Мальчишки замялись. Похожий на девочку вздохнул:
— Мы думали, он тут…
— Можно бы сходить, да чего же без удочек? — рассудительно сказал старший. — Лишь рыбу пугать.
— А арбузы вы, стало быть, не любите? — спросил Доля. — Живот, что ли, с них болит?
— Не-е, — лукаво улыбнулся третий пацан, вылитый казачонок, кучерявый, с горбинкой на длинном носу. — У меня ни с чего не болит. Я и яблоки зеленые ел. Мамка ругала, а зря, — похвалился он.
— Кто же твоя мать?
— Тетя Тося Фролова! — сказал мальчишка, с удивлением вскинув брови и недоверчиво глядя на сторожа: как же можно не знать его маму?
— А-а, доярка…
— Ага. Она почти больше всех надоила. Только вот его бабка, — он кивнул на глазастого, — перегнала мамку. Потому что у бабки Дуни коровы молочнее.

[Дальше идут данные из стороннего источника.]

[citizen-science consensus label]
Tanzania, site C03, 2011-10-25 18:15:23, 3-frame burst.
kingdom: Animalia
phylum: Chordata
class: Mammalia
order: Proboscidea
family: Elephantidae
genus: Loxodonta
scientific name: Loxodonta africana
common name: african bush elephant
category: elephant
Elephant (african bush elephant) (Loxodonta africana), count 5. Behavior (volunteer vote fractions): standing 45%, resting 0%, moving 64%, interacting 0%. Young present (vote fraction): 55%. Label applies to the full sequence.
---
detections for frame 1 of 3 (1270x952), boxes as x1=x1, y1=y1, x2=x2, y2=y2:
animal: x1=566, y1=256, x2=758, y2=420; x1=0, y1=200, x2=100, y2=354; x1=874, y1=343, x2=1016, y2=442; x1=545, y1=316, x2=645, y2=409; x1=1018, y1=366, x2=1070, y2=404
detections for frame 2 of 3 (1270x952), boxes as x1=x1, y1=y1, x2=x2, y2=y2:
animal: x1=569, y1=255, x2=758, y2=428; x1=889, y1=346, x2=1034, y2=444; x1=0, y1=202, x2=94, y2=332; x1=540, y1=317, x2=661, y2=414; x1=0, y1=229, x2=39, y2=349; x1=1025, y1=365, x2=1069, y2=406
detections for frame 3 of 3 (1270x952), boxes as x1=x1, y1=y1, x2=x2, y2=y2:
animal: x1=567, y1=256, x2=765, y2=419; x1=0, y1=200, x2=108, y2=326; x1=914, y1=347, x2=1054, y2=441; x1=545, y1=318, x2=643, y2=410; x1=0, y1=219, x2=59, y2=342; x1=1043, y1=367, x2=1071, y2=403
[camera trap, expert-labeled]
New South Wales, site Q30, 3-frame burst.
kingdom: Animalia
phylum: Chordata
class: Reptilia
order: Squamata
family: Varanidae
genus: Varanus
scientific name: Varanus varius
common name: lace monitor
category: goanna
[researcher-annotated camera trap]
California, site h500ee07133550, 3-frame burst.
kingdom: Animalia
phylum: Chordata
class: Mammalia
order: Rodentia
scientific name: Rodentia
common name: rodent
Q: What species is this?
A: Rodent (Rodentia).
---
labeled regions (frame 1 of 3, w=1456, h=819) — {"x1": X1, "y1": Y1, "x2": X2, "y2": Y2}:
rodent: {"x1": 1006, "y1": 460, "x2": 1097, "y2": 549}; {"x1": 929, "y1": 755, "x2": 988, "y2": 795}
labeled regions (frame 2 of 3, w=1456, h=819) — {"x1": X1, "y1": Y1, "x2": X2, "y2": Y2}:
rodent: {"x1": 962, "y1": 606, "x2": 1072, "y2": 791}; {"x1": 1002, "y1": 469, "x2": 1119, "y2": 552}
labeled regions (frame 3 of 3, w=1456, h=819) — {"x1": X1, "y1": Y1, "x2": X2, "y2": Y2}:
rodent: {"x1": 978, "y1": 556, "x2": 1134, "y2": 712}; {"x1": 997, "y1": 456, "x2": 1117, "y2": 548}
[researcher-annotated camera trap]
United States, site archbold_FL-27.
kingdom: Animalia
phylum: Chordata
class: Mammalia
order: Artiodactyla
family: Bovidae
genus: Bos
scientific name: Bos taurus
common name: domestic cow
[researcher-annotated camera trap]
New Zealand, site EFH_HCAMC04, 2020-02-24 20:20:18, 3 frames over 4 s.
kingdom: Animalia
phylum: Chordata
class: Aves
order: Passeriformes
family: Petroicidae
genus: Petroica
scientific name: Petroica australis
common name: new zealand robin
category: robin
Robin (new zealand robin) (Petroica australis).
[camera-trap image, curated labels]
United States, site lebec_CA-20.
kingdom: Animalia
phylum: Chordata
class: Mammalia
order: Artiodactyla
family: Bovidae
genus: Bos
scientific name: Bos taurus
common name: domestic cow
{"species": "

— Так вы, оказывается, все колхозники? — спросил Доля с той легкой насмешкой, которую, по мнению взрослых, дети не улавливают.
— Не-е, — засмеялся казачонок, — мы пока учимся в школе. А когда вырастем, станем кто космонавтом, кто шофером… А я бахчи буду караулить.
— Ну? — удивился Доля. — Это почему же так решил?
— А арбузы дюже сладкие! — признался мальчишка.
— Раз так, придется сейчас покормить вас, — кончил мучить мальчишек Доля. — Будете есть?
— Будем!
— А то! — наперебой отозвались мальчишки.
Идя по бахче, Доля нагибался, стукал ногтем по полосатым шарам и наконец выбрал два арбуза. Взяв их под мышки, направился к шалашу.
— Давайте, мы понесем, — вызвался тот, что побольше.
— Мы не расколем! — заверил большеглазый Гришка, прижимая арбуз к животу.
За шалашом, на столе, Доля порезал арбузы на ломти, поставил перед ребятишками алюминиевую чашку, приказал:
— Семечки не бросайте, складывайте сюда. — И пояснил: — Семечки, они дороже самого арбуза. — И присел тут же на краешке скамьи, вытянув занывшую вдруг культю.
Он с удовольствием глядел, как мальчишки едят, захлебываясь сладким соком, с каким старанием, до самой корки, выгрызают мякоть и в то же время помнят его наказ. Если у кого-нибудь из них семечко, скользнув, падало на землю, за ним тотчас кидалось несколько рук.
— Ну, наелись? — спросил Доля, когда на столе не осталось ни одного ломтя. — Или еще сорвать?
— Наелись! — сказал казачонок и, задрав рубашонку, звонко похлопал по животу. — И так, как барабан…
— Тогда идите по домам, — посоветовал им Доля. — Матери, гляди, не знают, что вы сюда увеялись.